Reproduce a passage from the electrical connector patent text without any changes. Begin at the words "SUMMARY OF THE" and stop after "predetermined space settings.".

··· Selection

Also, mismatched electrical connectors of various spacings created problems. U.S. Pat. No. 4,597,626 describes a key block arrangement which prevents an electrical connector having a width greater than a predetermined size from being inserted into a circuit pack carrier.

None of the patents described above provides the important advantages of an electrical connector having adjustable spacing to electrically interconnect two parallel printed circuit boards. Unlike the prior art described above, the electrical connector of the present invention may be assembled to accommodate a range of circuit board spacings while providing electrical circuitry connection to a plurality of conductive paths by a common electrical conductor.

SUMMARY OF THE INVENTION

It is an objective of the present invention to provide an electrical connector for circuit boards or the like which can be adjusted to any one of a plurality of predetermined space settings.

It is a further objective to provide an electrical connector which allows one common electrical circuit conductor to be used to connect a plurality of electrical conductive paths in any of the plurality of predetermined spaces.

It is also a further objective to provide resilient bias means to bias the electrical circuit conductor into precise electrical contact with the electrical circuitry of the circuit boards.

It is a yet a further objective to provide positioning means to position the electrical connector to the circuit boards, and an aligning means to align the electrical circuit conductor to a resilient bias means positioned on the electrical connector.

······
··· Recorded data

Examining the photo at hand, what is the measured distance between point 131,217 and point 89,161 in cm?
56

······

Finished task:
SUMMARY OF THE INVENTION

It is an objective of the present invention to provide an electrical connector for circuit boards or the like which can be adjusted to any one of a plurality of predetermined space settings.